What's up with wireless Apple CarPlay?
iPhone functionality comes to your dash without a wired connection
Apple CarPlay® performance with wireless convenience
After months of speculation, the first wireless CarPlay receiver finally hit the scene. The Alpine iLX-107 digital media receiver began shipping in the summer of 2017. It doesn't have a CD player but it does boast a built-in Wi-Fi network, which it uses in combination with Bluetooth to communicate with your iPhone. After the initial setup and pairing with your phone, you'll be able to launch CarPlay on the stereo without touching your phone as soon as you get into your vehicle.
And now, more than a year later, there are even more stereos that offer this feature:
Editor's note: The above was an update to our original speculation about wireless Apple CarPlay. We've preserved those thoughts below, in case you want to hear what we had to say back then. But if you don't read any further...you're not missing much. Instead, I suggest you go read our article about the basics of Apple CarPlay – what it is and how to get it.
Ever since it debuted in early 2014, Apple CarPlay® has been a pretty big deal for car audio-loving iPhone enthusiasts across America. At first, CarPlay compatibility was only available in select Ferrari models, but over time it popped up in other factory stereos. When Pioneer became the first company to introduce CarPlay in their aftermarket stereos, we got really excited.
It’s been several years since CarPlay entered the aftermarket realm. It’s been a boon for many drivers who love its ability to let them use the main functions and apps on their iPhones in a road-friendly manner. Yet, some people have been wondering when a wireless version will be available.
Normally, CarPlay requires a USB-to-Lightning cable connection between the iPhone and the receiver. No Bluetooth® connection or other wireless method of data transfer is involved. When Alpine rolled out their first digital media receiver built specifically for use with CarPlay, the lack of Bluetooth was one of the qualms that people had with it. (Editor's note: Don't worry...they got the memo.)
Rumors have been circulating about wireless CarPlay since the software was included in the initial iteration of iOS 9. So far, there has not been any official hardware (i.e., car stereos) which will work with wireless CarPlay. Everything at this point is still speculative. But we thought it would be fun to imagine what wireless CarPlay might be like.
How would it work?
Without a wired connection, the data transfer between the iPhone and receiver would have to happen via Bluetooth, Wi-Fi®, some combination of the two, or another wireless technology altogether. It seems Bluetooth alone would not be robust enough to transmit large amounts of data between the two devices. This is important so that the stereo can display maps in a timely fashion. That's one of the key benefits of using CarPlay. Bluetooth should work for displaying album artwork, incoming messages, playlists, and songs from an iPhone, but maps will likely require something a little stronger, like Wi-Fi.
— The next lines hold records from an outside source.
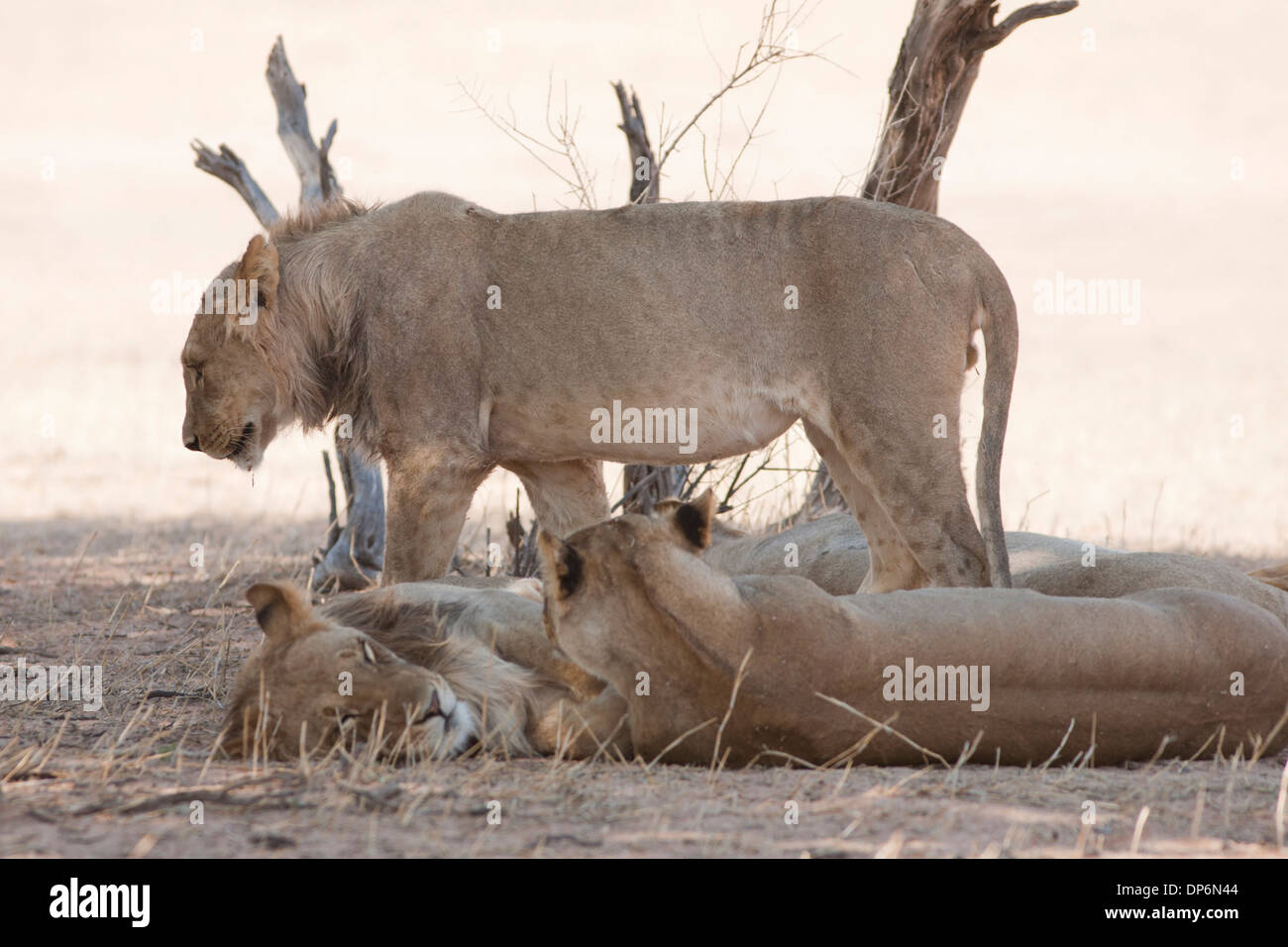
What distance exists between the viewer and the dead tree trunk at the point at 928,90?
840 centimetres

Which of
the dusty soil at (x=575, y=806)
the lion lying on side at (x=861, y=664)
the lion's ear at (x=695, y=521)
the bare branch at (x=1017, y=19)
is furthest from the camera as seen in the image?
the bare branch at (x=1017, y=19)

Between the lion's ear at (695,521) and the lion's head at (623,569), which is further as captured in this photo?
the lion's ear at (695,521)

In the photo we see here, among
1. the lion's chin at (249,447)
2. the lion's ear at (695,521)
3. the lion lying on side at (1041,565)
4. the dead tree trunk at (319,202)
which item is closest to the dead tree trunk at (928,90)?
the lion lying on side at (1041,565)

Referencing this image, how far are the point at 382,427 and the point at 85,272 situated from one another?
25636mm

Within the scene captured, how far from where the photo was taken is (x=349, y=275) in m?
6.55

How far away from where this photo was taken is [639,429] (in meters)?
6.43

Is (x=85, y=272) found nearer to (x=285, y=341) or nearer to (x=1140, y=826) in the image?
(x=285, y=341)

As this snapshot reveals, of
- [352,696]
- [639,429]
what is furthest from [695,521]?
[639,429]

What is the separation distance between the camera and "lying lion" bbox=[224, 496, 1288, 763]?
468 centimetres

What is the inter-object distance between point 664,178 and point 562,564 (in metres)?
15.3

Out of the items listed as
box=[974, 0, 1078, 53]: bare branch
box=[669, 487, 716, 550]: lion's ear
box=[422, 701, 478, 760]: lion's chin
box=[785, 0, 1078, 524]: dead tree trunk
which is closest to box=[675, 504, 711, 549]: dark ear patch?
box=[669, 487, 716, 550]: lion's ear

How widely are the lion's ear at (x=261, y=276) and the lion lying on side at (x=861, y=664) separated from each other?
2303 mm

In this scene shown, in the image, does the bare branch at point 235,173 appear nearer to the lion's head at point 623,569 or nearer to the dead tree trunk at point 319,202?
the dead tree trunk at point 319,202

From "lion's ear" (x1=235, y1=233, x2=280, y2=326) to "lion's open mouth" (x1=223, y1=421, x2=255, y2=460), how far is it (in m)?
0.48
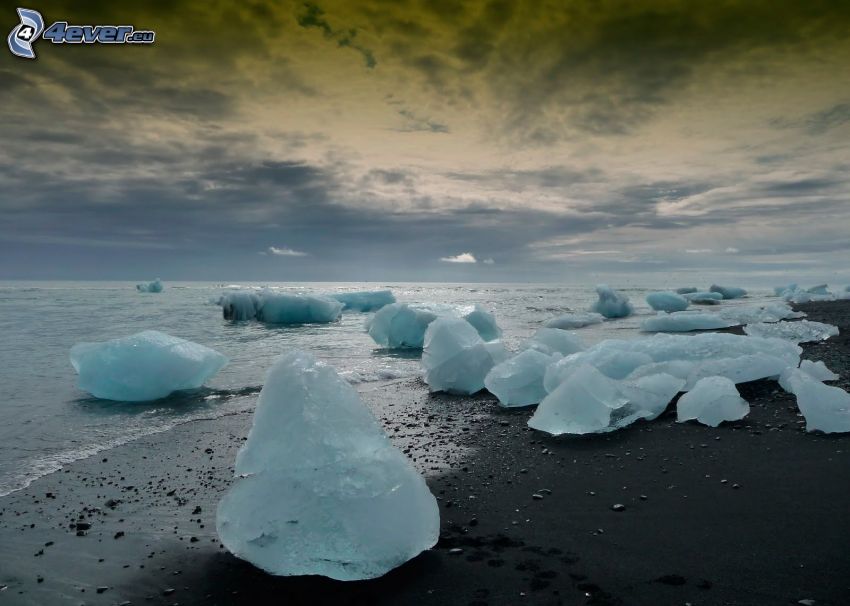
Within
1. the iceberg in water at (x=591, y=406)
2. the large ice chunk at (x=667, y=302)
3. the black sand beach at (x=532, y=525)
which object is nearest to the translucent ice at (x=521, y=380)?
the iceberg in water at (x=591, y=406)

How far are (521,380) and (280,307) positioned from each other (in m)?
16.6

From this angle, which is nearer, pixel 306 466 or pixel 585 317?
pixel 306 466

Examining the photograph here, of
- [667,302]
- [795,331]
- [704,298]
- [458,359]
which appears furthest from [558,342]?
[704,298]

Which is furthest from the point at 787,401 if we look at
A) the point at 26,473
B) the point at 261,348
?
the point at 261,348

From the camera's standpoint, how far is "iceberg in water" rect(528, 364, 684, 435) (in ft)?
16.8

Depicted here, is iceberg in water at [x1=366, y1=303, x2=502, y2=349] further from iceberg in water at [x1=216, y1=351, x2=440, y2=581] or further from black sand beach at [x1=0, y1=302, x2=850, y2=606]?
iceberg in water at [x1=216, y1=351, x2=440, y2=581]

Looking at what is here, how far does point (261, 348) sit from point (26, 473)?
8493mm

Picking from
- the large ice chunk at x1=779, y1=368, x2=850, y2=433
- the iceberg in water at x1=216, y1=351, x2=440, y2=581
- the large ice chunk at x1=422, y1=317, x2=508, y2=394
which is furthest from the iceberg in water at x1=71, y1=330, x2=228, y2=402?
the large ice chunk at x1=779, y1=368, x2=850, y2=433

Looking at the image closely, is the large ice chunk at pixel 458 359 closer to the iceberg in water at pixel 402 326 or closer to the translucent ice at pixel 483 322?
the translucent ice at pixel 483 322

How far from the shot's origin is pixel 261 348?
13047 millimetres

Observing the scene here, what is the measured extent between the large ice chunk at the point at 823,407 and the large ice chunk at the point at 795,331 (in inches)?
266

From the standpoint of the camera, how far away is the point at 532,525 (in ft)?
10.5

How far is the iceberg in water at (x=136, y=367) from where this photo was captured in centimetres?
753

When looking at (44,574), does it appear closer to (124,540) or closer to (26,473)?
(124,540)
If Wi-Fi is involved, then it would have to be built into the receiver. There are only a handful of receivers on the market with Wi-Fi capability right now, and they’re not exactly a bargain. It would be interesting to see what stereo manufacturers think consumers are willing to pay for that just to avoid plugging in their iPhones. On the plus side, Wi-Fi can be really fast if done correctly, which could be great news for audiophiles.
Could it sound great?
If this hypothetical wireless CarPlay receiver depends on Bluetooth for transmitting music between the iPhone and the stereo, then sound quality probably won’t be as good as the present iteration of wired CarPlay. While Bluetooth technology has evolved over the years, it still depends on compression to get data from one device to another. That compression ultimately causes most musical information to suffer in some noticeable way.
However, if Wi-Fi is involved, then there might not be a noticeable loss in sound quality. Wi-Fi can move a lot of data quickly, and one can expect MP3s and AAC (iTunes standard) files to sound about the same as they do through a wired connection. High-resolution lossless music files — such as Apple Lossless (ALAC) — could possibly stream from the phone to the receiver without any loss in quality, depending on a number of factors. This would certainly make wireless CarPlay worth considering for critical listeners.
Would wireless CarPlay really be that much more convenient?
A lot of people don’t think that taking a couple of seconds to connect an iPhone to a stereo with a Lightning cable is a big deal. However, for commuters who have to make multiple stops on short- to medium-length trips, wireless CarPlay could make a world of difference.
Wireless CarPlay with automated pairing would mean that you could leave your phone in your pocket the entire trip, and still access your maps, messages, songs, and podcasts through your stereo. It might not mean much to everyone, but there are certainly a lot of people for whom it would be worth the investment.
So where is wireless CarPlay?
Like we said, people have been asking about wireless CarPlay since its wired debut. We’ve heard the rumors about wireless receivers popping up at various trade shows, but don’t have any official word at this time. Apple’s been busy with the iPhone 7 for the past few months, but now that that’s out, maybe we’ll see some substantial news in the near future. After all, they decided to go wireless with their headphones, so maybe CarPlay is the next logical step. Watch this space for any further developments.